“Banning the hijab”. Workers Power. Feb 2004 – “The second key objection is that the ban contravenes the right to religious (and cultural) expression. First, yes the left should support this right but my argument is that not to the point of religious and cultural oppression. Left organisations do not explicitly make clear this distinction but do implicitly recognise it for some egregious practices (such as, in Hinduism, the caste system, not least the role assigned to the “untouchables” – dalits – or widows immolating herself on husband’s funeral pyre -Ê suttee; or clitoridectomy, or death by stoning for sex outside marriage – zina – or amputation for theft under Islamic sharia laws and so on.). Also, freedom of religious expression does not imply that Christians, Jews, and Muslims can insist that their children are taught Creationism, or that the Earth is at the centre of the universe, and so on. It therefore follows that the left should oppose religious oppression and obscurantism.

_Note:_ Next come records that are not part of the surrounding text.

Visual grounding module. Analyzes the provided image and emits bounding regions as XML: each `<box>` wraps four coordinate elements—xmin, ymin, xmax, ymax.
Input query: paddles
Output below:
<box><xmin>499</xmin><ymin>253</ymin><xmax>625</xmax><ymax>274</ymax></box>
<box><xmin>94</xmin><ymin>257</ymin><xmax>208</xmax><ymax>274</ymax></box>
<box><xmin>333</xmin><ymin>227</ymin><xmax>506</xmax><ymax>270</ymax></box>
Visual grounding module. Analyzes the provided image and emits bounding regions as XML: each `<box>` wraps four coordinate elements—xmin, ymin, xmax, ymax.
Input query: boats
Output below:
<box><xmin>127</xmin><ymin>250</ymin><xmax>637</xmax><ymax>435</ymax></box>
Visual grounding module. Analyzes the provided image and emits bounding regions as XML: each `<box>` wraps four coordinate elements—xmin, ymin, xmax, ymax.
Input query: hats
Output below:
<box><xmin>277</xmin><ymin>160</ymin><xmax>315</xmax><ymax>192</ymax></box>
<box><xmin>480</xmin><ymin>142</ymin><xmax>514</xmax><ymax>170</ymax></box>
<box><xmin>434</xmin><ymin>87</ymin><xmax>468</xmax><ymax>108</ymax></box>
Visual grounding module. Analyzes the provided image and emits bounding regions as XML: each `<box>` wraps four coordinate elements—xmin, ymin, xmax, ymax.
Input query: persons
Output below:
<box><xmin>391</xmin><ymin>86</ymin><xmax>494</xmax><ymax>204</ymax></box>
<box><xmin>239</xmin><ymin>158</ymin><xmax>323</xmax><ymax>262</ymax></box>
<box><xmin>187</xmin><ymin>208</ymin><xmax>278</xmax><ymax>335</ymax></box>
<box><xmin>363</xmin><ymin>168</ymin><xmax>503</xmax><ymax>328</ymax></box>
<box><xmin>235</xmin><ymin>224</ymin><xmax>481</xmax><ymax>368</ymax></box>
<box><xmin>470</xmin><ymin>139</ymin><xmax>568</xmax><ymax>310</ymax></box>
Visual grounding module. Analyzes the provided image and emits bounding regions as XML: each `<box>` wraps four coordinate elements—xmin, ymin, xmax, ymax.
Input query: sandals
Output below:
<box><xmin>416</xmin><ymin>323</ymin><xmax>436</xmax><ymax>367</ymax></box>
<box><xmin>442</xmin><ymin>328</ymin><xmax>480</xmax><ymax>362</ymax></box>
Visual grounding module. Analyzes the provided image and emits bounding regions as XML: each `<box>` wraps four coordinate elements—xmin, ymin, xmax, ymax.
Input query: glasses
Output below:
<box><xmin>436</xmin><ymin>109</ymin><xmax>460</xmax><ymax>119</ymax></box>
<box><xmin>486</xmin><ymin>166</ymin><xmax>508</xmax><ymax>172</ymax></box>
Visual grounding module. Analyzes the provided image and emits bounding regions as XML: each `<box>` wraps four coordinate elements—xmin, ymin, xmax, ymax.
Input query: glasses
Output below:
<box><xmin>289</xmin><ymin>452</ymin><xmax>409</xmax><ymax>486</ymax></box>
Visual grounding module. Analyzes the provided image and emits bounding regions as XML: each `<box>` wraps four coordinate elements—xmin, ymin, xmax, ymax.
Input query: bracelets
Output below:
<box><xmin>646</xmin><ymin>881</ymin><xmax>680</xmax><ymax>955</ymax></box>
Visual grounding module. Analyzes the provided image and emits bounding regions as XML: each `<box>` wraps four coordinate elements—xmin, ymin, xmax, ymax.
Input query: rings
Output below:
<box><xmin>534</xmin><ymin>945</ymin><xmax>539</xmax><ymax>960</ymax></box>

Now in regard to the Islamic veil (full or partial), make no mistake: this is clearly the oppression of women. The stricture for veiling of women is given in the Koran in the following key verse (though there are others) in Sura XXIV:31: “And say to the believing women, that they cast down their eyes and guard their private parts, and reveal not their adornment save such as is outward; and let them cast their veils over their bosoms, and not reveal their adornment save to their husbands, or their fathers, or their husbands’ fathers, or their sons, or their husbands’ sons, or their brothers, or their brothers’ sons, or their sisters’ sons, or their women, or what their right hands’ own, or such men as attend them, not having any sexual desire, or children who have not yet attained knowledge of women’s private parts…
Because there is ambiguity in this, some Muslims do not accept that this implies veiling in the manner of the hijab or burqa, and so many devout Muslim women do not veil themselves. But for socialists and progressives, the stricture, whether ambiguous or not, is intolerable and oppressive and, therefore, they should not take a neutral stance on the practice. On the contrary, they should argue against it.”